BANDCAMP: https://federicobalducci7.bandcamp.com/album/el-velo-de-lo-irrepresentable
So much is said without employing traditional lyricism in El Velo de Lo Irrepresentable, and in songs like “Detras Del Muro” and the atonal “Muro VII (I’m Not Organized),” I don’t know that verses could have ever properly captured the weightiness of the music as it’s presented on its own. There’s nothing particularly minimalistic about this LP and its contents, and yet I’m pressed to find a single instance in which Balducci and Sanfuentes overextend the embellishments that ultimately form the melodic fabric of the record. If it were ever debated whether making a heavy sound required a lot of instrumental indulgence in modern ambient music, I don’t think it should be anymore.

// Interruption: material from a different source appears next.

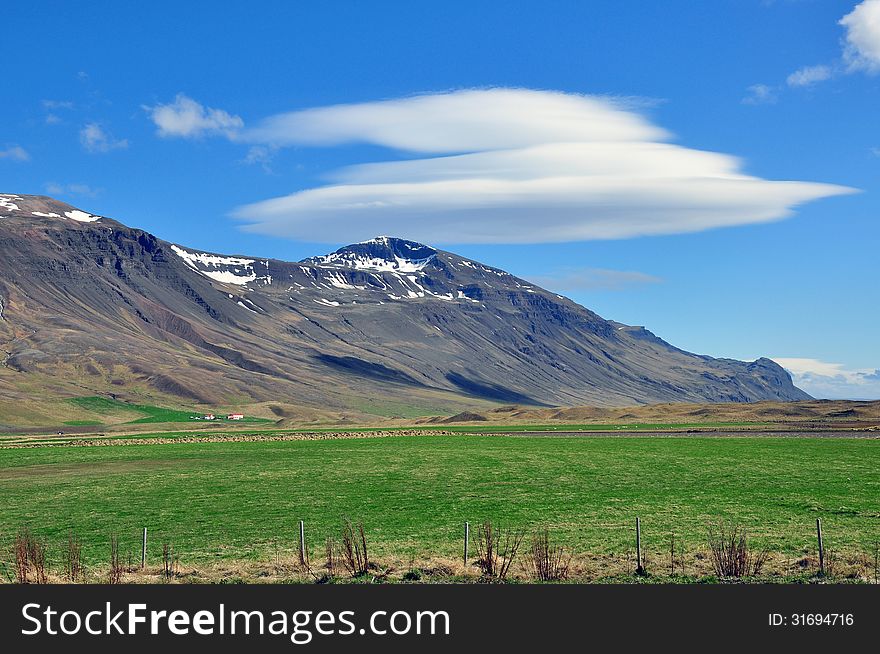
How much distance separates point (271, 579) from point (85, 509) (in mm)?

This tracklist wasn’t meant to be broken up into individual pieces and consumed, but instead processed as a singular work that starts with “Muro I (The Goal Feels Impossible)” and concludes with “Muro VIII (I’m Not Qualified)” and the aforementioned “Detras Del Muro,” as indicated by the sonic bleeding that precedes the start and conclusion of every song here. There’s an unspoken elegance that somehow tethers the fleeting beauty of the strings in “Muro II (I Don’t Deserve It or I’m Not Worthy)” to the chest-pounding rock of “2+1,” and only after several listens do we start to fully appreciate the continuity the crisp production style provides even the more conflictive material included with El Velo de Lo Irrepresentable.
The warmth that Balducci and Sanfuentes generate as they force blankets of melodic noise into sophisticated combat in “2+1,” the more ambient-specific “Muro VI (People Will Judge Me),” and “Muro IV (I Don’t Want to Embarrass Myself)” is stunningly natural, and it suggests a desire to create simplicity over competing for the spotlight that I’d love to experience more of in the future. These are two players who understand the aesthetics of each other’s artistry, and if it didn’t yield another set of recording sessions post-El Velo de Lo Irrepresentable, I’d be quite surprised as a critic and a fan.
APPLE MUSIC: https://music.apple.com/us/album/el-velo-de-lo-irrepresentable/1570473825
El Velo de Lo Irrepresentable picks up where the last generation of ambient noise experimentalists left off some eight years ago while incorporating contemporary influences many would consider non-canonical to the historical alternative music model, and if you dig provocative content, it’s an album that needs to be near the top of your must-listen list this season. Federico Balducci and Francisco Javier Sanfuentes own the limelight as true disciples of both Masami Akita and vintage musique concrète here, and I believe they deserve a thorough round of applause for the effort put forth in making this awesome new record.